Une voix s’éleva enfin, du brouhaha de discussions qu’avait fait naître l’information. Celle du premier secrétaire, Sharaf el-Sabir. Ce jeune Architecte communiste, véritable héros prolétarien, qui en d’autres temps aurait été, peut-être, le visage populiste et radieux d’une révolution indépendante, résolument rouge. Une tragédie de plus, écrasée dans le sang. Les circonstances avaient changé, et il passait maintenant pour un homme sage, malgré son jeune âge. Il avait la confiance du PIK et, beaucoup plus important, des kodedans. Ils l’aimaient comme leur fils, ou leur oncle, ou leur frère. Et lui faisait de son mieux pour ne pas les décevoir.
Il pointa Aglaya du doigt, et haussa la voix pour qu’elle l’entende à travers le chahut.
« Zula est au courant ? »
Il faisait référence à cette fille envoyée par Saphir pour servir d’officier de liaison avec le Parti. Une fille sûre, elle aussi agent du Grand Kah, à sa manière, quoi que représentant surtout les intêréts privés de l’immense consortium. Aglaya acquiesça. Sharaf semblait soulagé.
« Qu’est-ce qu’elle en dit ?
— Rien. C’est notre affaire.
— Donc elle nous soutien.... » Il sourit et attrapa le mâté, qui avait fini de tourner jusqu’à lui. « .Tu sais quoi, Agy, je commencerais presque à y croire.

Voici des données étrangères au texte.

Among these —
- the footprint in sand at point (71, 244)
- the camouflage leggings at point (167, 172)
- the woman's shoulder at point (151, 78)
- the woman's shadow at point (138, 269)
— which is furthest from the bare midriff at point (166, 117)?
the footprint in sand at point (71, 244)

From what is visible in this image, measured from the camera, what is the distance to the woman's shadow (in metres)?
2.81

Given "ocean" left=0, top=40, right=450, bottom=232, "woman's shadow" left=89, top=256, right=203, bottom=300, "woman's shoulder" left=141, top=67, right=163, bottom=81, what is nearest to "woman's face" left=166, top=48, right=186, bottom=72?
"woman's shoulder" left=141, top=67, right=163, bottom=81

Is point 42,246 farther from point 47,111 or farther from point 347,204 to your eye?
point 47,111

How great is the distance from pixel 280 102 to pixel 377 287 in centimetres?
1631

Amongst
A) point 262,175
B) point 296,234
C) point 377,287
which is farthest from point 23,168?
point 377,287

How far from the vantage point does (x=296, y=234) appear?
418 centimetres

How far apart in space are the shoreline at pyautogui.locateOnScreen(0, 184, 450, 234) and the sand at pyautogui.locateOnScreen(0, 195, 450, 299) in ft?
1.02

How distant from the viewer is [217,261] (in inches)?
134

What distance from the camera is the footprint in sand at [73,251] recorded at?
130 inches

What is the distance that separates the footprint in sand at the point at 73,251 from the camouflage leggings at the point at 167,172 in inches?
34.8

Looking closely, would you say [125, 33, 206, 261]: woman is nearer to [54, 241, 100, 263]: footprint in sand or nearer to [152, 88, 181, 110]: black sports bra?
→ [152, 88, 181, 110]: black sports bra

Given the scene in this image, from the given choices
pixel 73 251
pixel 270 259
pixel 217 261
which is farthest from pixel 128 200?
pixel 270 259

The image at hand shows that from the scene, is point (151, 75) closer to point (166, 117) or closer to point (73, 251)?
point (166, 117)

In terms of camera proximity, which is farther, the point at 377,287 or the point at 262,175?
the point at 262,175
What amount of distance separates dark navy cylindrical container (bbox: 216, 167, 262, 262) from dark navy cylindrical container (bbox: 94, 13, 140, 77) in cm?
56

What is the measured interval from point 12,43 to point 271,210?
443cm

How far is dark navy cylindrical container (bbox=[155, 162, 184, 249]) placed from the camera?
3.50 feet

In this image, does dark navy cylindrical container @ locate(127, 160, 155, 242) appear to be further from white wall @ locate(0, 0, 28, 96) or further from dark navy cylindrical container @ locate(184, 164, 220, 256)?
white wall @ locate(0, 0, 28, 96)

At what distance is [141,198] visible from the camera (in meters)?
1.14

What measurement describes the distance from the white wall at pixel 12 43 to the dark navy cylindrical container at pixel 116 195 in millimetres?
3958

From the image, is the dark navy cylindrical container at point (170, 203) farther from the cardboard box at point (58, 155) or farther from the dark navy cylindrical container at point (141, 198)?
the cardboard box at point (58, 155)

— T’es un sale idéaliste, en plus d’être communiste.
— Et avec un peu de chance, d’ici quelques jours, je serai un citoyen libre. Sinon...
— Sinon, camarade ? »
Il se tut et la fixa, se gardant bien de répondre. Elle savait ce qu’il voulait exprimer, et décida de ne pas lui imposer de le dire. Si les choses ne se passaient pas comme prévu, maintenant cela ne faisait aucun doute : il y aurait du sang. Et des morts. Ils acquiescèrent tous les deux. Le temps seul jugerait. Si la Roue le désirait.